Rattlesnake neurotoxin linked enzyme linked to severity of COVID-19 infection

Study shows that an enzyme involved in the inflammatory response may be a key mechanism for the severity of COVID-19 and could provide a new therapeutic target.

Image Credit: Maria Dryfhout / Shutterstock.com

A single enzyme has been shown to be a primary predictor of the severity of COVID-19

Scientists at the University of Arizona, Stony Brook University, and Wake Forest University School of Medicine have reported that the group IIA enzyme phospholipase A2, called sPLA2-IIA, may be the factor most important for predicting which COVID-19 patients ultimately succumb to the virus.

The sPLA2-IIA enzyme is similar to that contained in rattlesnake neurotoxin in that it can destroy cell membranes and is usually found in low concentrations in healthy individuals as it is a key defense against bacterial infections.

At high levels, the activated enzyme can shred the membranes of vital organs, as described by Floyd Chilton, lead author of the article and director of the Precision Nutrition and Wellness Initiative at the University of Arizona:

It is a bell-shaped curve of disease resistance versus host tolerance. In other words, this enzyme tries to kill the virus, but at some point it is released in such high amounts that things go in a very wrong direction, destroying the patient’s cell membranes and thus contributing to malfunctions of the patient. ‘multiple organs and death. “

Chilton

To better understand the role of this enzyme and its role in the severity of COVID-19 infection, the researchers collected blood samples from patients to quantify the concentration of sPLA2-IIA.

The results can then be used to inform possible targets of preventive or post-infection treatments to avoid further mortality, but the recent increase in cases in the United States, especially variants of COVID-19, has increased levels. emergency in clinical settings.

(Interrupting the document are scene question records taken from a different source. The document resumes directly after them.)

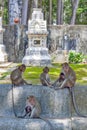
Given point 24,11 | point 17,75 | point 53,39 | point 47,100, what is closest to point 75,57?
point 53,39

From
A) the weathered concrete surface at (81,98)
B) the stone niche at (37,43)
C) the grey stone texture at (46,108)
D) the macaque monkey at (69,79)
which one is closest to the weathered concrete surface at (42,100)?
the grey stone texture at (46,108)

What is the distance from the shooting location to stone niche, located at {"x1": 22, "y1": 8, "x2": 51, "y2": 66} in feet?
63.2

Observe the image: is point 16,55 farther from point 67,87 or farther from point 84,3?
point 84,3

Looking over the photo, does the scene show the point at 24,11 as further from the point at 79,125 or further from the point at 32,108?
the point at 79,125

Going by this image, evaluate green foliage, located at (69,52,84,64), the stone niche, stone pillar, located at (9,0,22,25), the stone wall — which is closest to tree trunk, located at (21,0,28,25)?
stone pillar, located at (9,0,22,25)

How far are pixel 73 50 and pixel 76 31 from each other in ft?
4.11

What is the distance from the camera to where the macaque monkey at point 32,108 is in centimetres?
870

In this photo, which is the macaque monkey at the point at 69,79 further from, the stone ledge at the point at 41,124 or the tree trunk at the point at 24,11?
the tree trunk at the point at 24,11

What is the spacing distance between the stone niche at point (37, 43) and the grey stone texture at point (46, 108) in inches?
381

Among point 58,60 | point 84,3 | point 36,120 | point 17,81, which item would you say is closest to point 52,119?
point 36,120

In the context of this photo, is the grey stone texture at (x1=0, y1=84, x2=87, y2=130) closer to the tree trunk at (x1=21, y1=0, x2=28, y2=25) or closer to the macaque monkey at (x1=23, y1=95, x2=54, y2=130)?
the macaque monkey at (x1=23, y1=95, x2=54, y2=130)

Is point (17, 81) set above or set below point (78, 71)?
above

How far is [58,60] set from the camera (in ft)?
70.6

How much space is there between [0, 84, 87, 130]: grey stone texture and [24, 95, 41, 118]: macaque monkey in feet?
0.51
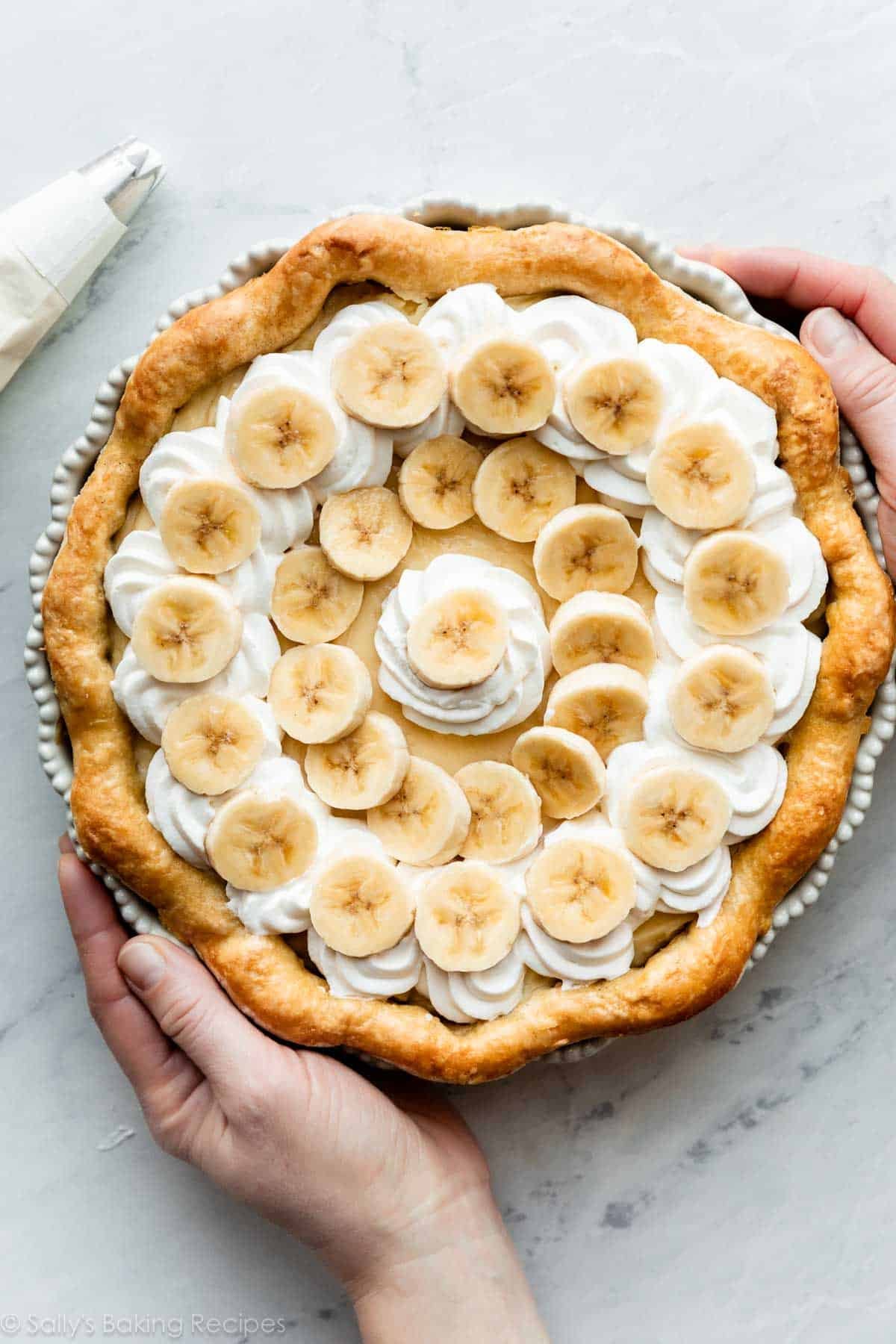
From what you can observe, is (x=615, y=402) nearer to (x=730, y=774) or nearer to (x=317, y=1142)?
(x=730, y=774)

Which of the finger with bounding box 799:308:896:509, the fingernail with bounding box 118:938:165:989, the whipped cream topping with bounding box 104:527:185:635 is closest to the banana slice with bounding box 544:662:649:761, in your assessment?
the finger with bounding box 799:308:896:509

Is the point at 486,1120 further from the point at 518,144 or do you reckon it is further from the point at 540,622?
the point at 518,144

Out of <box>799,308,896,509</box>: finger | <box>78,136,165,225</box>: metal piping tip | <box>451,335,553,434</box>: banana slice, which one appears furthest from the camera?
<box>78,136,165,225</box>: metal piping tip

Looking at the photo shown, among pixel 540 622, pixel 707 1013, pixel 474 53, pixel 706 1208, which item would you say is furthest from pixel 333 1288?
pixel 474 53

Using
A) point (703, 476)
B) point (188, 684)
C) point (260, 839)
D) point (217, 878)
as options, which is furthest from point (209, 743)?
point (703, 476)

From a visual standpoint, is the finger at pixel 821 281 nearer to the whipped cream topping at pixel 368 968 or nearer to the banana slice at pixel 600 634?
the banana slice at pixel 600 634

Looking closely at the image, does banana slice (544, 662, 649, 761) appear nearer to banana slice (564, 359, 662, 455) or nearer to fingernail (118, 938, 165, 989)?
banana slice (564, 359, 662, 455)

Develop a diagnosis in a context of increasing urgency

Plasma samples and medical record information were first collected from 127 patients hospitalized at Stony Brook University between January and July 2020 by Del Poeta and his team. A second cohort then included data from 154 patients from StonyBrook and Banner University Medical Center in Tucson between January and November 2020.

Co-author Maurizio Del Poeta, Distinguished SUNY Professor in the Department of Microbiology and Immunology at the Renaissance School of Medicine at Stony Brook University, says:

“These are small cohorts, yes, but it was a heroic effort to obtain them and all the associated clinical parameters from each patient under these circumstances,” said Chilton. “Unlike most studies which are well planned over the years, this was happening in real time in the intensive care unit.”

Machine learning algorithms were then used to analyze patient data points taking into account age, body mass index and pre-existing conditions, as well as biochemical enzymes and lipid metabolite levels of patients. This array of variables goes beyond the traditional clinical trial as it also provides a biochemical profile of the patients to support the results.

This profile was then used to develop a predictive decision tree that can inform and predict the risk of COVID-19 mortality in patients with specific symptoms and characteristics.

In this study, we were able to identify patterns of metabolites that were present in individuals who succumbed to the disease. Metabolites that surfaced revealed dysfunction of cellular energy and elevated levels of the enzyme sPLA2-IIA. The first was expected but not the second. “

Justin Snider, Assistant Research Professor in the Department of Nutrition at the University of Arizona

sPLA2-IIA associated with high mortality from COVID-19: mechanism and implications.

Healthy individuals typically have sPLA2-IIA enzyme levels of around half a nanogram per milliliter (mL) of blood, but study results showed COVID-19 infection was fatal in 63% patients who had severe COVID-19 and sPLA2-IIA levels equal to or greater than 10 nanograms per ml of blood.

“Many patients who died from COVID-19 had some of the highest levels of this enzyme ever reported,” says Chilton.

This is of particular concern because the function of the sPLA2-IIA enzyme has been studied for half a century and it is “possibly the most examined member of the phospholipase family,” explained Chilton.

In previous studies, the enzyme has been shown to destroy microbial cell membranes in bacterial infections and share similar genetic ancestry with a key enzyme found in snake venom. Charles McCall, lead author of the study, describes the enzyme as a “shredder” for its effect in causing serious inflammatory events, such as bacterial sepsis, as well as hemorrhagic and cardiac shock.

The protein “shares high sequence homology with the active enzyme in rattlesnake venom and, like the venom that passes through the body, has the ability to bind to receptors at neuromuscular junctions and potentially deactivate the function of these. muscles, ”Chilton described.

About a third of people develop long-term COVID, and many of them were active people who can now no longer walk 100 meters. The question we’re currently investigating is: if this enzyme is still relatively high and active, could it be responsible for some of the long COVID results we’re seeing? “

Although the present study does not establish causal factors, further studies on how this particular enzyme is activated will provide valuable information for potential treatments.